Twitter Reverses Anti-Abuse Feature Following Complaints of More Abuse

REUTERS/Dado Ruvic
REUTERS/Dado Ruvic

Twitter has reversed one of its new anti-abuse features following complaints that it encouraged even more abuse on the platform.

After Twitter announced on Monday that a new anti-abuse feature would stop notifying users when they’d been added to a list, several complaints started to immediately gain traction.

“Being added to a list and knowing what list you were added to was literally the last useful thing about Twitter,” complained one user.

“This isn’t a good move. Please reconsider,” added another.

“Yeah no this update is bad and seems to misunderstand the nature of abuse on the platform,” another user proclaimed, while one verified account simply added: “you just made it easier for people to stalk other people so good job.”

Following complaints, Twitter quickly reversed their decision, announcing, “We heard your feedback – this was a misstep. We’re rolling back the change and we’ll keep listening,” just hours later.

Twitter first announced their new wave of anti-abuse features in a blog post last week.
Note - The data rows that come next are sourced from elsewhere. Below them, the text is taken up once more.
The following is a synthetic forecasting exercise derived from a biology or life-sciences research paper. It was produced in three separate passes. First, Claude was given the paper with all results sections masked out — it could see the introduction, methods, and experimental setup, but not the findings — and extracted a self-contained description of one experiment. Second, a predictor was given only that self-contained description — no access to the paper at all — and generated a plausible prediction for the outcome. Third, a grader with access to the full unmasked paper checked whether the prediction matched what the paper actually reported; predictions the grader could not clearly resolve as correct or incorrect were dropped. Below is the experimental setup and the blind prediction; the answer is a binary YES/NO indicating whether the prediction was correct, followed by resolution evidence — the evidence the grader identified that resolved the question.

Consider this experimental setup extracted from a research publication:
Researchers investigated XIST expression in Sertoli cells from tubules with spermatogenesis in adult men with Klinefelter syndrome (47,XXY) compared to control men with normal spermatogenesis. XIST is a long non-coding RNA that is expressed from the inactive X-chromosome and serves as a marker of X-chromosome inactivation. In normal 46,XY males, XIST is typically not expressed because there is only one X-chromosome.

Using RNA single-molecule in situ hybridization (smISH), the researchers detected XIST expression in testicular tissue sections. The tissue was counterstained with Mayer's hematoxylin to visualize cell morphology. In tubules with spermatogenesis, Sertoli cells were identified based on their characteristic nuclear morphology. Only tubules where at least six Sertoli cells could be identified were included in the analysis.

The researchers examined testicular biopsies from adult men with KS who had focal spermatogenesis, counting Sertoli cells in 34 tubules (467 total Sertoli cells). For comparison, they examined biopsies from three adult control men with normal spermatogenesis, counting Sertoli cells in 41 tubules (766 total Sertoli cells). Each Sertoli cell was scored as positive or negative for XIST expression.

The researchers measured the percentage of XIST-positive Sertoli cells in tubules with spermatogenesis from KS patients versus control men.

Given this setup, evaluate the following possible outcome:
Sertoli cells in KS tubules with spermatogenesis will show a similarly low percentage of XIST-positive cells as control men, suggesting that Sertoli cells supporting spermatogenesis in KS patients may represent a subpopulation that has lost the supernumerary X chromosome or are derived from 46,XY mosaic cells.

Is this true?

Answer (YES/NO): YES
The changes reportedly include extra measures to stop suspended users from creating new accounts, “safer search results,” and the collapsing of “potentially abusive or low-quality Tweets.”

“In the days and weeks ahead, we will continue to roll out product changes – some changes will be visible and some less so – and will update you on progress every step of the way,” declared Twitter in their post. “With every change, we’ll learn, iterate, and continue to move at this speed until we’ve made a significant impact that people can feel.”

Charlie Nash is a reporter for Breitbart Tech. You can follow him on Twitter @MrNashington or like his page at Facebook.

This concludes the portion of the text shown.